Excerpt provided section start

# FreeBSD EFI bootloader concerns



## jasonnfls (Mar 30, 2011)

Hello everyone. While I am exploring the possibility of EFI (Extensible Firmware Interface) bootstrapping of FreeBSD to allow it to boot natively on my MacBook Pro without BIOS-emulation provided by Boot Camp,  I am interested in knowing whether the i386/amd64 versions of FreeBSD rely on BIOS runtime services, so that FreeBSD will work as usual without BIOS. 

I found out that modern Linux implements its own low-level I/O without the BIOS facility. Could someone please tell me if FreeBSD does the same?

Thank you.


----------



## phs (Apr 7, 2011)

As far as I know, the FreeBSD kernel does rely on some BIOS calls during the early boot phase. The standard i386/amd64 loader certainly needs a BIOS, even though there apparently is an EFI version of it.


----------



## jasonnfls (Apr 8, 2011)

Thank you phs.
I am aware of the fact that FreeBSD/i386 relies on BIOS during bootstrapping. I am more interested in knowing if the current FreeBSD/i386 kernel is compiled with references to BIOS (I am sure FreeBSD/ia64 kernel must not be), so that the kernel will not break on BIOS-less systems once it starts up.


----------



## phs (Apr 8, 2011)

Once the operating system is up and running, you really don't want any interaction with the platform firmware for performance reasons. However, there are certain functions that rely on firmware, e.g. rebooting or powering off a system. I think on i386/amd64 this is abstracted through ACPI which is partially available in UEFI as well.

In other words: If you get the kernel to boot on a UEFI system, you have done significant amount of the work required to "run" on a UEFI system.


----------



## jasonnfls (Apr 11, 2011)

Thank you very much.
So can I say that the work required to boot FreeBSD/i386 on EFI already includes that to run FreeBSD on EFI?


----------



## phs (Apr 11, 2011)

Yes, but you may or may not be able to use features like rebooting or powering off.


----------



## jasonnfls (Apr 11, 2011)

I have planned to write an EFI bootloader for FreeBSD/i386. I recently submitted my proposal to apply for this project as my Google Summer of Code 2011 participation.

My approach was to implement the following three components:
1) an EFI application that loads 2);
2) a patched /boot/loader that utilizes EFI instead of BIOS and loads 3);
3) a custom compiled FreeBSD/i386 kernel without dependency on BIOS.

Based on what we have discussed so far, does it mean that 3) is not really necessary, since FreeBSD kernel avoids BIOS and instead uses higher level facilities like ACPI?

Thank you so much.


----------



## phs (Apr 11, 2011)

Hi,

 I think you may want to look at the boot code and dig around a bit. Here's what I know.

 In sys/boot, there's a lot of code already that makes up the loader. As the loader used to be able to boot an ia64 aka Itanium which exclusively has EFI and no BIOS, there's some EFI code available already. This may give a good starting point for 1) and 2).

 In my opinion, the real challenge lies in 3). Have a look at sys/i386/i386/locore.s which is the kernel's entry point. The code goes on to init386() in sys/i386/i386/machdep.c and then calls into mi_startup() in sys/kern/init_main.c. The former is the machine dependent (MD) start-up code while the latter is the machine independent (MI) code.

Excerpt provided section end

_Try it_
How would the forum thread read from "I am aware of" through "phs (Apr 8, 2011)" if you changed "bootstrapping" to "booting"? Write out that whole part with the change made.

Source material section start

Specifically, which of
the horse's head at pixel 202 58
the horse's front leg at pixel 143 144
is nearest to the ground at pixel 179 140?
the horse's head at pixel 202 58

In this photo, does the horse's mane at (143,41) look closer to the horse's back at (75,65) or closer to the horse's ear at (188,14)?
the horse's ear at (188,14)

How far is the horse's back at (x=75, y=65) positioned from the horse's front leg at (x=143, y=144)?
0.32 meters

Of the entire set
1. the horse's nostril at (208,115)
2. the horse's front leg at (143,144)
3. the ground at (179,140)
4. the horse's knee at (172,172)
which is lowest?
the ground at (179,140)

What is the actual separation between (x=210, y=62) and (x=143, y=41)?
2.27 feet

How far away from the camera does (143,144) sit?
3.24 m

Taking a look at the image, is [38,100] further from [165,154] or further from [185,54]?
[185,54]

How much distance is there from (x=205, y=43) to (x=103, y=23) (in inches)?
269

Source material section end

_Task response_
I am aware of the fact that FreeBSD/i386 relies on BIOS during booting. I am more interested in knowing if the current FreeBSD/i386 kernel is compiled with references to BIOS (I am sure FreeBSD/ia64 kernel must not be), so that the kernel will not break on BIOS-less systems once it starts up.


----------



## phs (Apr 8, 2011)